Billionaire tycoon behind Victoria’s Secret ‘keeps his multi-million Cotswolds estate away from prying eyes’
For years, the locals have watched the shooting parties coming and going from Foxcote House, a glorious 17th century stately home on the edge of the Cotswolds.
For one or two weeks a year during the current shooting season, the helicopters fly in and the Range Rovers and the Land Rovers drive out.
And while pheasant shooting may be a very British past-time, what few people will have realised – until now at least – is that the super-keen host at Foxcote House is the billionaire American tycoon behind the Victoria’s Secret lingerie empire.
Les Wexner, who is worth an estimated £5 billion, has restored Foxcote House, transforming it into a £20 million shooting estate that is now one of the grandest in England.
Mr Wexner flies his American family and friends into the Cotswolds estate by helicopter for shooting parties each autumn. He has built a giant hedge around Foxcote House to shield it from prying eyes.
Photo: SWNS/ AP
He runs his business empire from a non-descript office building in Columbus, Ohio, but once a year in time for the shooting season, Mr Wexner and his entourage travel to the Cotswolds and decamp to Foxcote House, built in 1740, which sits atop a hill close to the honeyed stone village of Ilmington, Warwickshire.
Mr Wexner appears to be fond of Georgian architecture. His main residence in Ohio is a mock Georgian mansion.
Mr Wexner has largely succeeded in keeping his ownership of Foxcote out of the public eye despite the fact that he bought the estate 18 years ago for about £3m.
Since Foxcote’s purchase Mr Wexner and his wife Abigail, 20 years his junior, have ploughed “a huge amount of money” into the house refurbishing it, as well as buying up surrounding land to restore the estate to its former glory.
The Wexners fly in to the estate by helicopter for the annual pheasant shooting season each October, hosting traditional British shooting parties for his American friends in an adjoining former Catholic chapel.
Photo: SWNS
The Wexners, who have four children, bought the property from Christopher Boot Holman, an heir to the Boots the Chemist empire, in a private sale in 1997.
Christopher Holman’s daughter Sarah Holman, who still lives on the estate in a farmhouse that sits close to Foxcote House, said: “The Wexners have spent a huge amount of money on the place.

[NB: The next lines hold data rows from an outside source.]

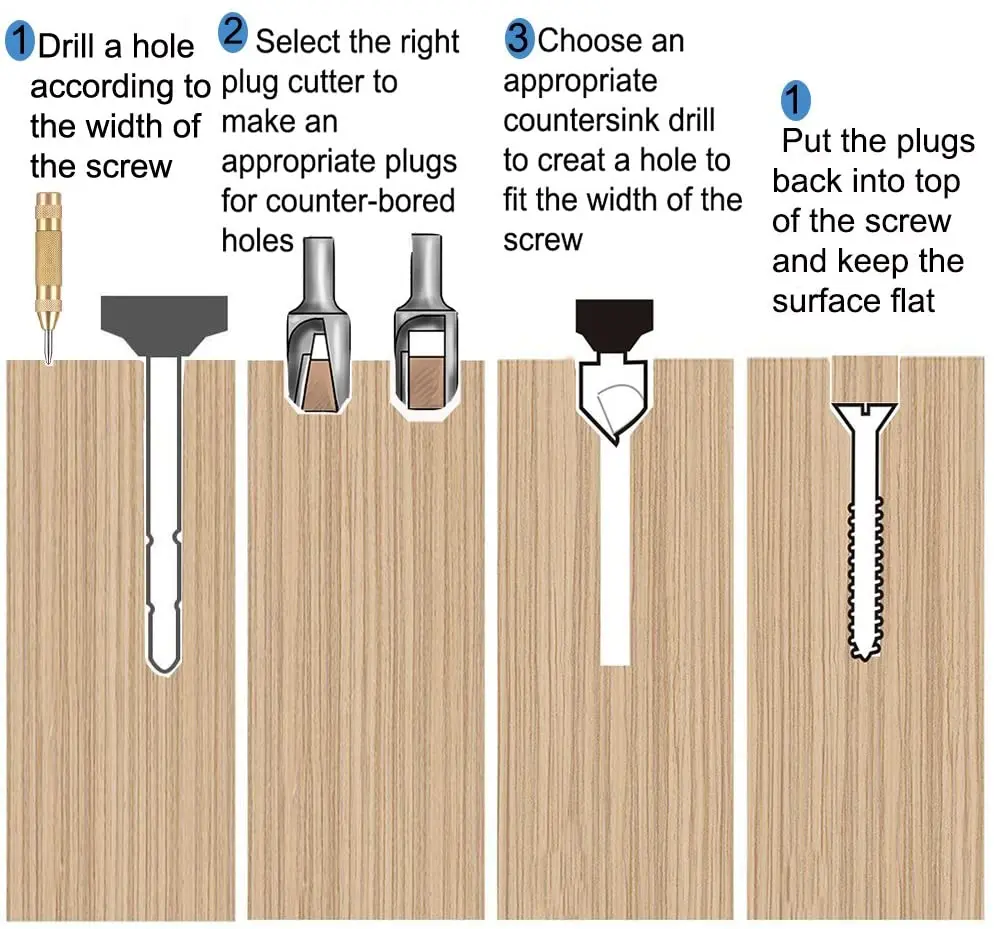 1 Drill a hole according to the width of the screw

2 Select the right plug cutter to make an appropriate plugs for counter-bored holes

3 Choose an appropriate countersink drill to creat a hole to fit the width of the screw

1 Put the plugs back into top of the screw and keep the surface flat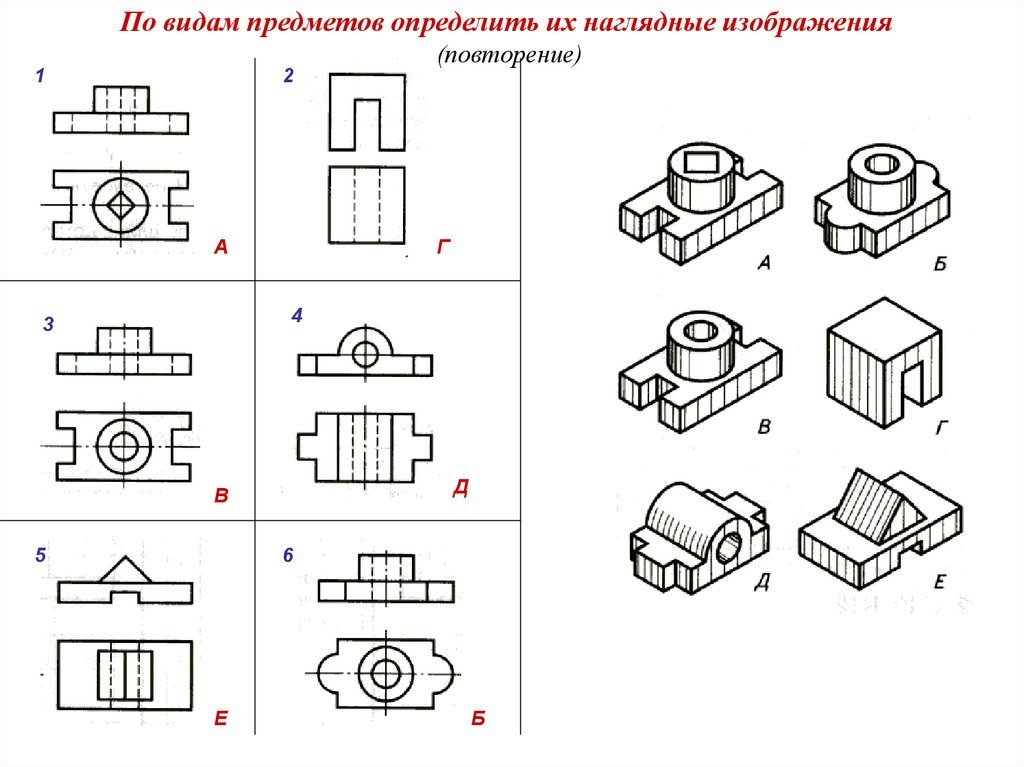 По видам предметов определить их наглядные изображения
(повторение)

1
А

2
Г

3
В

4
Д

5
Е

6
Б

А
Б
В
Г
Д
Е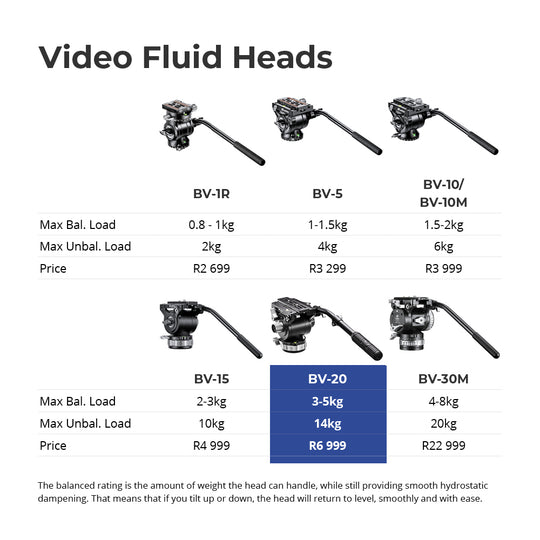 Video Fluid Heads

| | BV-1R | BV-5 | BV-10/ BV-10M |
|---|---|---|---|
| Max Bal. Load | 0.8 - 1kg | 1-1.5kg | 1.5-2kg |
| Max Unbal. Load | 2kg | 4kg | 6kg |
| Price | R2 699 | R3 299 | R3 999 |

| | BV-15 | BV-20 | BV-30M |
|---|---|---|---|
| Max Bal. Load | 2-3kg | 3-5kg | 4-8kg |
| Max Unbal. Load | 10kg | 14kg | 20kg |
| Price | R4 999 | R6 999 | R22 999 |

The balanced rating is the amount of weight the head can handle, while still providing smooth hydrostatic dampening. That means that if you tilt up or down, the head will return to level, smoothly and with ease.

What they have done that is absolutely fantastic is they have spent a fortune on new windows and they have done lots of marvellous things.
“But they have turned it into a glorified shooting lodge. It is not what I would have called fabulous inside.”
She added: “Very few people go into the house. They have shooting lunches but not in the house itself. They use the old converted Catholic chapel, which is attached to the house.
“The Wexners come here a bit. I see them because we are close neighbours, They are huge supporters to the Royal Shakespeare Company but otherwise they do not socialise.
Photo: Getty Images
“They fly people in from America to do the shooting. They fly in by private jet and then a huge helicopter. They are extremely nice but very, very private.”
Mrs Holman’s parents bought the house, then being used as a private school, in the 1960s and began its transformation into a family home.
“It was a wreck,” recalled Mrs Holman, “There was peeling yellow paper but my parents slowly did it up. My parents restored it brilliantly, It was simply gorgeous.
“My family then sold it to the Wexners. I live in a farm house on the estate, which I refuse to sell.”
The centre-piece to the house is a large hall, boasting a mezzanine gallery, and it also encompasses 11 bedrooms, five bathrooms, a suite and two dressing rooms.
At the front of the house are impressive gardens. Mr Wexner started his business empire in 1963 when he borrowed $5,000 from his aunt to set up a shop that focused on clothing for younger women and just six years later he listed his Limited Brand on the New York Stock Exchange.
He bought Victoria’s Secret, a small chain of then failing lingerie stores in San Francisco, for $1m in 1982, transforming it into a global phenomenon.
The chain includes a flagship London store covering 40,000 sq ft in Bond Street. According to Forbes, Mr Wexner now owns “the only three bra labels that matter: Victoria’s Secret, Pink and La Senza”. Between them, the brands make up 41 per cent of America’s £8.5 billion a year lingerie market.
Leslie Wexner, chairman and chief executive officer, Ltd Brands Inc., left, stands for a photograph with his wife Abigail Wexner and son Harry Wexner
In 1990 Mr Wexner built a vast $47m mock-Georgian estate just outside Columbus, Ohio, and in the same year that he bought Foxcote he commissioned what was then the world’s largest private yacht.
When he was 55-years-old, Mr Wexner married 31-year-old lawyer Abigail Koppel. They have four children.
Mrs Holman said: “I see Leslie occasionally when they are shooting but he’s very shy. He’s certainly not the showing off type of American. Abigail is delightful, very nice indeed.
“He spends a lot of time with the children here. They are a perfectly normal self-made family. They are very super people to own it.”